====== EXTRACTED TEXT ======

The costs I used are the total buys in the section II, so open + close
buys for puts and calls. I will also run this with the deltas, (open + close buys) - (open + close sells) and post it eventually per trader type etc.
The volatility should die when the ratio of the delta to the total cost is very small and increase generally in the direction of the weaker hedging when reduced. So far this direction has been always up due to the nature of the bull market since 2003...
For the OTM or ITM option purchases, my interpretation is if you see the premiums declining significantly while the cost is rising or about the same, you can kind of say that most of the orders are OTM or vice versa.
For example, they bought some good amounts of puts on 20070112 (spike in the prices), but the (average) premiums were declining. It looks like hedging than directional plays. In fact, it seems like you can almost always fade the directional plays in the equity put and call purchases.

====== SUPPLIED MATERIAL ======

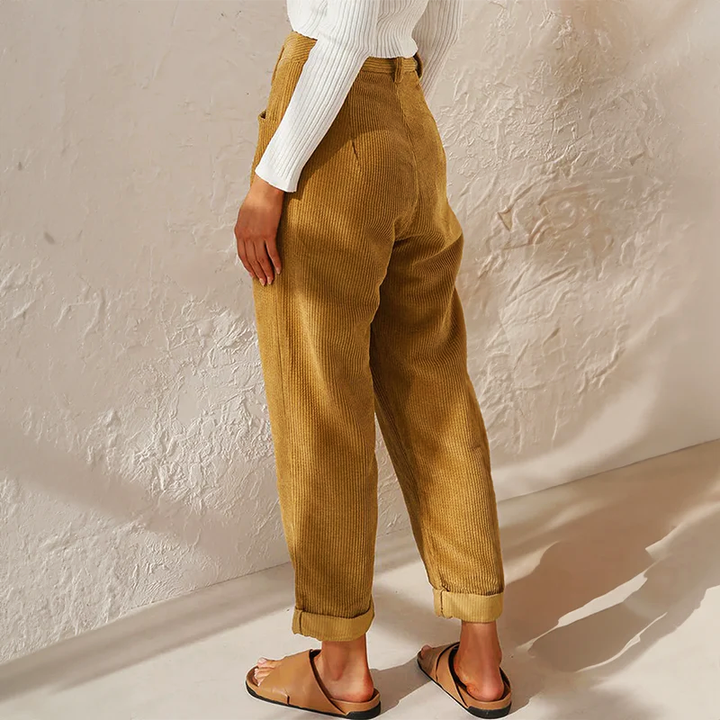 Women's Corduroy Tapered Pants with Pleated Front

======
====== SUPPLIED MATERIAL ======

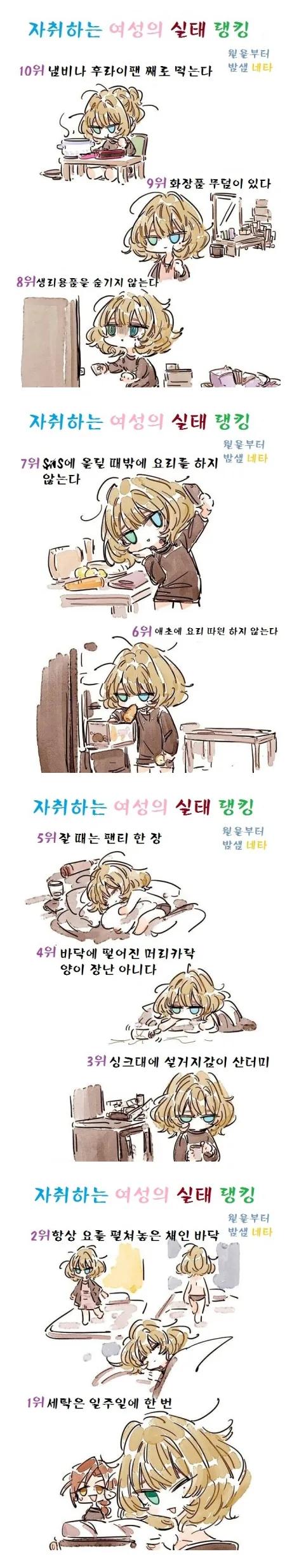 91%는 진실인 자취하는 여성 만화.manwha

======

_EXERCISE OBJECTIVE_
Continue the options-trading post above about put and call purchase costs and hedging, picking up after its last sentence.

_RESULT_
They also give away the total volumes per trader type (unfortunately puts + calls) at their ftp site nightly. Even if you extract the put and call volumes yourself from the other websites, you still have to do a lot of emprical thinking to make something useful with the data. It can be useful when the put or call volumes are heavily tilted in one side though...
Anyway, apparently if you pay $1250 per month, you can download daily OPRA (tick data) for all of the options and customer types from the www.marketdataexpress.com. I thought it was very cheap for the wealth of information it offers, you can basically stop wondering who is buying the calls or selling them without being an exchange member or huge fund, if it is what it is...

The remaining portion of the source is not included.